Entries on spatial positioning

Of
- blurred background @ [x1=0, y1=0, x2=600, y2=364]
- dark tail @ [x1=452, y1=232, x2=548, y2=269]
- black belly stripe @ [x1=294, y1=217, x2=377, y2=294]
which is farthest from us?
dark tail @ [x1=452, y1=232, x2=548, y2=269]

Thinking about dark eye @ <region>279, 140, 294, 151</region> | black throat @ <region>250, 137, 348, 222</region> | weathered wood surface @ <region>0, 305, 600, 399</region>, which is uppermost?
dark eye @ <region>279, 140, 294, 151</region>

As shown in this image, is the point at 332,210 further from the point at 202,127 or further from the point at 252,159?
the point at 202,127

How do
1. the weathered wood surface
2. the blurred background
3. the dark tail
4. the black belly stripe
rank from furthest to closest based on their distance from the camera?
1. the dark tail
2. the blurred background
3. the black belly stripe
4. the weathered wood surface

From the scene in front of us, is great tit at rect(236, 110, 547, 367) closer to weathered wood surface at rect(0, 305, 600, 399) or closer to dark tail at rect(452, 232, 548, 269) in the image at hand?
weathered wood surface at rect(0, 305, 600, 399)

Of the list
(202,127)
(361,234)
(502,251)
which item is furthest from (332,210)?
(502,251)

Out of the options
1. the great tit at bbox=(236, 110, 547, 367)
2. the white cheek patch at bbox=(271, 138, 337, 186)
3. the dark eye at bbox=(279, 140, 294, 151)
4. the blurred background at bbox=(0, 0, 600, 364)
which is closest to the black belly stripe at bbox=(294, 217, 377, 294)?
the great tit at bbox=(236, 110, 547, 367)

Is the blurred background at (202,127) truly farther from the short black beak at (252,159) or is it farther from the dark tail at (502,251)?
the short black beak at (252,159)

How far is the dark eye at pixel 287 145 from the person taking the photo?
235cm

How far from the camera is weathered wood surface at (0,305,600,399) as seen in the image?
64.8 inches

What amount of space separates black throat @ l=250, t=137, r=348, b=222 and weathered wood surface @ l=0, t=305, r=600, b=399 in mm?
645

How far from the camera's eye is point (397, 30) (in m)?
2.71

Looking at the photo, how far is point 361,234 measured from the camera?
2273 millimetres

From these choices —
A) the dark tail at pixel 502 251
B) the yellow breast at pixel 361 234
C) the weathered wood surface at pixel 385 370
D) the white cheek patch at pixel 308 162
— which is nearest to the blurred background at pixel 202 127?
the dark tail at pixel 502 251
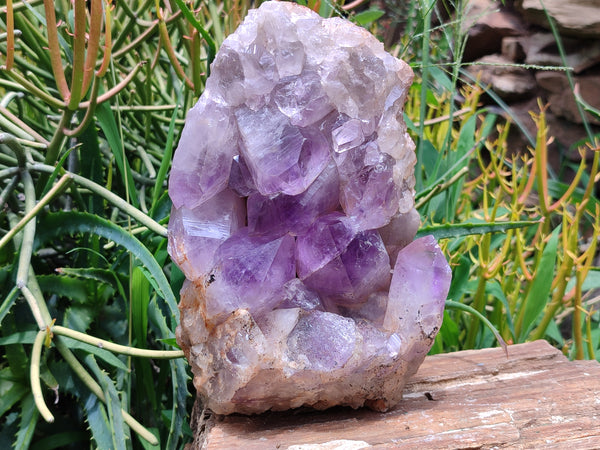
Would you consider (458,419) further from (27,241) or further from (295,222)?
(27,241)

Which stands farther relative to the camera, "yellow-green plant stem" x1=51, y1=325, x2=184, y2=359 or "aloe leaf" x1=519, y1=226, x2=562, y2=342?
"aloe leaf" x1=519, y1=226, x2=562, y2=342

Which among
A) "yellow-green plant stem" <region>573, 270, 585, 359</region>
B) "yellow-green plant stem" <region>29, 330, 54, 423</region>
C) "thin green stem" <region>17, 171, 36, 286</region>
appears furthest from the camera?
"yellow-green plant stem" <region>573, 270, 585, 359</region>

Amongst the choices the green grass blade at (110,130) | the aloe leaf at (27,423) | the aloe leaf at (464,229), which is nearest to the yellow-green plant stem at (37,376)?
the aloe leaf at (27,423)

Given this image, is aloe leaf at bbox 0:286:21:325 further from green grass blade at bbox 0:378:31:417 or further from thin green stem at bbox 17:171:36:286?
green grass blade at bbox 0:378:31:417

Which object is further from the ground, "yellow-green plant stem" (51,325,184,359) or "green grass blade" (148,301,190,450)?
"yellow-green plant stem" (51,325,184,359)

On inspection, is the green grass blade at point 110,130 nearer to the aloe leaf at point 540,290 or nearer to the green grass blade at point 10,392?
the green grass blade at point 10,392

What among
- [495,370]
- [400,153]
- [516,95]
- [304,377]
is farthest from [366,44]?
[516,95]

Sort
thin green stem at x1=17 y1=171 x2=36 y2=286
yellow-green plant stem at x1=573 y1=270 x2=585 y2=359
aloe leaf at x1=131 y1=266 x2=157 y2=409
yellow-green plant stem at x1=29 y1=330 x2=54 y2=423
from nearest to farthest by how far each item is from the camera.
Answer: yellow-green plant stem at x1=29 y1=330 x2=54 y2=423
thin green stem at x1=17 y1=171 x2=36 y2=286
aloe leaf at x1=131 y1=266 x2=157 y2=409
yellow-green plant stem at x1=573 y1=270 x2=585 y2=359

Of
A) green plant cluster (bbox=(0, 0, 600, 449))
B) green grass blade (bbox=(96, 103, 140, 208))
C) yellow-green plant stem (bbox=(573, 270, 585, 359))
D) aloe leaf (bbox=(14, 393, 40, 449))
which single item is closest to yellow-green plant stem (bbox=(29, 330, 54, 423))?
green plant cluster (bbox=(0, 0, 600, 449))
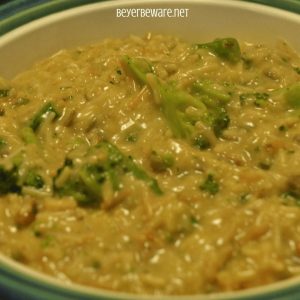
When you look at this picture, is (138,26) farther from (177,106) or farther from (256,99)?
(256,99)

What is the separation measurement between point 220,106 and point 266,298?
54.3 inches

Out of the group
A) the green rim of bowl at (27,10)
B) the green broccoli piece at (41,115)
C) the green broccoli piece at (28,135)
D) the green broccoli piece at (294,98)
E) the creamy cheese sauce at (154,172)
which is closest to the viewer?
the creamy cheese sauce at (154,172)

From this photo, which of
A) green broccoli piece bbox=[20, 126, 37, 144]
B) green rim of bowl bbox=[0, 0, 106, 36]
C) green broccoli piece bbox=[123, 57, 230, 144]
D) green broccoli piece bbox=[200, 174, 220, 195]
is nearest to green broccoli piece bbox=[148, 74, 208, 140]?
green broccoli piece bbox=[123, 57, 230, 144]

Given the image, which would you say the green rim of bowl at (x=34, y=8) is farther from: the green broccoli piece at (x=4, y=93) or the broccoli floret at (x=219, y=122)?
the broccoli floret at (x=219, y=122)

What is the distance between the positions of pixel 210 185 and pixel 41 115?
3.52 ft

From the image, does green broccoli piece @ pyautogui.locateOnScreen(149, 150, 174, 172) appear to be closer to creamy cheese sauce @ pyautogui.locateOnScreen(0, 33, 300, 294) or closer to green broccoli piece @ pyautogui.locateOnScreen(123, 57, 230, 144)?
creamy cheese sauce @ pyautogui.locateOnScreen(0, 33, 300, 294)

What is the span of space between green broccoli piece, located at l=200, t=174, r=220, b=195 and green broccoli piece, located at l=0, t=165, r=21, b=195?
91cm

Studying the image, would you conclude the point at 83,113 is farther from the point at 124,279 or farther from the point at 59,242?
the point at 124,279

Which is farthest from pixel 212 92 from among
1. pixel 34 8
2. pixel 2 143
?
pixel 34 8

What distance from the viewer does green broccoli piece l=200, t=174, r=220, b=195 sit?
2.70 metres

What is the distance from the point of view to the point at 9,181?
2.75 meters

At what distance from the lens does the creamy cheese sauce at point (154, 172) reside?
2389mm

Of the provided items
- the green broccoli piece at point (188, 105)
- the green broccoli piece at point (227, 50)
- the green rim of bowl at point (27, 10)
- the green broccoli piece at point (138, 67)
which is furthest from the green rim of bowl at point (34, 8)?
the green broccoli piece at point (188, 105)

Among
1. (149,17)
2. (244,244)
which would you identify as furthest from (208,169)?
(149,17)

Problem to solve: Rewrite all of the material above with "black throat" swapped for "dark throat" everywhere and nothing else altered, and leave out the pictures.

Completed exercise:
Of
- blurred background @ [x1=0, y1=0, x2=600, y2=364]
- dark tail @ [x1=452, y1=232, x2=548, y2=269]
- black belly stripe @ [x1=294, y1=217, x2=377, y2=294]
which is farthest from us?
dark tail @ [x1=452, y1=232, x2=548, y2=269]

Thinking about dark eye @ <region>279, 140, 294, 151</region> | dark throat @ <region>250, 137, 348, 222</region> | weathered wood surface @ <region>0, 305, 600, 399</region>, which is uppermost?
dark eye @ <region>279, 140, 294, 151</region>

As shown in this image, is the point at 332,210 further from the point at 202,127 or further from the point at 252,159?
the point at 202,127

How do
1. the weathered wood surface
2. the blurred background
3. the dark tail
4. the black belly stripe
rank from furthest to closest based on their distance from the camera?
1. the dark tail
2. the blurred background
3. the black belly stripe
4. the weathered wood surface

From the scene in front of us, is great tit at rect(236, 110, 547, 367) closer to weathered wood surface at rect(0, 305, 600, 399) or closer to dark tail at rect(452, 232, 548, 269) in the image at hand?
weathered wood surface at rect(0, 305, 600, 399)

Of the list
(202,127)
(361,234)
(502,251)
which item is furthest from (332,210)?
(502,251)

Out of the options
1. the great tit at bbox=(236, 110, 547, 367)
2. the white cheek patch at bbox=(271, 138, 337, 186)
3. the dark eye at bbox=(279, 140, 294, 151)
4. the blurred background at bbox=(0, 0, 600, 364)
which is closest to the black belly stripe at bbox=(294, 217, 377, 294)?
the great tit at bbox=(236, 110, 547, 367)

Is the blurred background at (202,127) truly farther from the short black beak at (252,159) or is it farther from the dark tail at (502,251)?
the short black beak at (252,159)

How far is the dark eye at pixel 287 145 from the person taking the photo?
235cm

How far from the camera is weathered wood surface at (0,305,600,399) as seen in the image?
64.8 inches

What amount of space separates dark throat @ l=250, t=137, r=348, b=222 and weathered wood surface @ l=0, t=305, r=600, b=399 in mm?
645

How far from the camera's eye is point (397, 30) (in m)?
2.71

Looking at the photo, how far is point 361,234 measured from the camera?
2273 millimetres

From these choices —
A) the dark tail at pixel 502 251
B) the yellow breast at pixel 361 234
C) the weathered wood surface at pixel 385 370
D) the white cheek patch at pixel 308 162
— which is nearest to the blurred background at pixel 202 127?
the dark tail at pixel 502 251
Would you consider (458,419) further from (27,241) or further from (295,222)?
(27,241)

Which stands farther relative to the camera, "yellow-green plant stem" x1=51, y1=325, x2=184, y2=359 or "aloe leaf" x1=519, y1=226, x2=562, y2=342?
"aloe leaf" x1=519, y1=226, x2=562, y2=342

Which among
A) "yellow-green plant stem" <region>573, 270, 585, 359</region>
B) "yellow-green plant stem" <region>29, 330, 54, 423</region>
C) "thin green stem" <region>17, 171, 36, 286</region>
appears furthest from the camera?
"yellow-green plant stem" <region>573, 270, 585, 359</region>

Amongst the choices the green grass blade at (110,130) | the aloe leaf at (27,423) | the aloe leaf at (464,229), which is nearest to the yellow-green plant stem at (37,376)?
the aloe leaf at (27,423)

Given this image, is aloe leaf at bbox 0:286:21:325 further from green grass blade at bbox 0:378:31:417 or further from thin green stem at bbox 17:171:36:286?
green grass blade at bbox 0:378:31:417

Which object is further from the ground, "yellow-green plant stem" (51,325,184,359) or "green grass blade" (148,301,190,450)?
"yellow-green plant stem" (51,325,184,359)

On inspection, is the green grass blade at point 110,130 nearer to the aloe leaf at point 540,290 or nearer to the green grass blade at point 10,392?
the green grass blade at point 10,392

What among
- [495,370]
- [400,153]
- [516,95]
- [304,377]
is farthest from [366,44]?
[516,95]

Sort
thin green stem at x1=17 y1=171 x2=36 y2=286
yellow-green plant stem at x1=573 y1=270 x2=585 y2=359
aloe leaf at x1=131 y1=266 x2=157 y2=409
yellow-green plant stem at x1=29 y1=330 x2=54 y2=423
from nearest to farthest by how far each item is from the camera.
Answer: yellow-green plant stem at x1=29 y1=330 x2=54 y2=423
thin green stem at x1=17 y1=171 x2=36 y2=286
aloe leaf at x1=131 y1=266 x2=157 y2=409
yellow-green plant stem at x1=573 y1=270 x2=585 y2=359

Of
A) green plant cluster (bbox=(0, 0, 600, 449))
B) green grass blade (bbox=(96, 103, 140, 208))
C) yellow-green plant stem (bbox=(573, 270, 585, 359))
D) aloe leaf (bbox=(14, 393, 40, 449))
which single item is closest to yellow-green plant stem (bbox=(29, 330, 54, 423))?
green plant cluster (bbox=(0, 0, 600, 449))
When you look at this picture, is (138,26) farther from (177,106) or farther from (256,99)?
(256,99)

What is the separation measurement between point 220,106 and point 266,298?
54.3 inches

Out of the group
A) the green rim of bowl at (27,10)
B) the green broccoli piece at (41,115)
C) the green broccoli piece at (28,135)
D) the green broccoli piece at (294,98)
E) the creamy cheese sauce at (154,172)
which is closest to the viewer?
the creamy cheese sauce at (154,172)

From this photo, which of
A) green broccoli piece bbox=[20, 126, 37, 144]
B) green rim of bowl bbox=[0, 0, 106, 36]
C) green broccoli piece bbox=[123, 57, 230, 144]
D) green broccoli piece bbox=[200, 174, 220, 195]
is nearest to green broccoli piece bbox=[148, 74, 208, 140]?
green broccoli piece bbox=[123, 57, 230, 144]

Given the image, which would you say the green rim of bowl at (x=34, y=8) is farther from: the green broccoli piece at (x=4, y=93) or the broccoli floret at (x=219, y=122)?
the broccoli floret at (x=219, y=122)

What is the distance between the positions of pixel 210 185 and pixel 41 115?
3.52 ft

From the image, does green broccoli piece @ pyautogui.locateOnScreen(149, 150, 174, 172) appear to be closer to creamy cheese sauce @ pyautogui.locateOnScreen(0, 33, 300, 294) or closer to green broccoli piece @ pyautogui.locateOnScreen(123, 57, 230, 144)?
creamy cheese sauce @ pyautogui.locateOnScreen(0, 33, 300, 294)

What is the span of space between green broccoli piece, located at l=200, t=174, r=220, b=195 and green broccoli piece, located at l=0, t=165, r=21, b=195?
91cm

Studying the image, would you conclude the point at 83,113 is farther from the point at 124,279 or farther from the point at 59,242?
the point at 124,279

Which is farthest from pixel 212 92 from among
1. pixel 34 8
2. pixel 2 143
?
pixel 34 8

What distance from the viewer does green broccoli piece l=200, t=174, r=220, b=195 sit?
2.70 metres

What is the distance from the point of view to the point at 9,181?
2.75 meters

At what distance from the lens does the creamy cheese sauce at point (154, 172) reside?
2389mm

Of the provided items
- the green broccoli piece at point (188, 105)
- the green broccoli piece at point (227, 50)
- the green rim of bowl at point (27, 10)
- the green broccoli piece at point (138, 67)
which is furthest from the green rim of bowl at point (34, 8)?
the green broccoli piece at point (188, 105)

Among
1. (149,17)
2. (244,244)
which would you identify as furthest from (208,169)?
(149,17)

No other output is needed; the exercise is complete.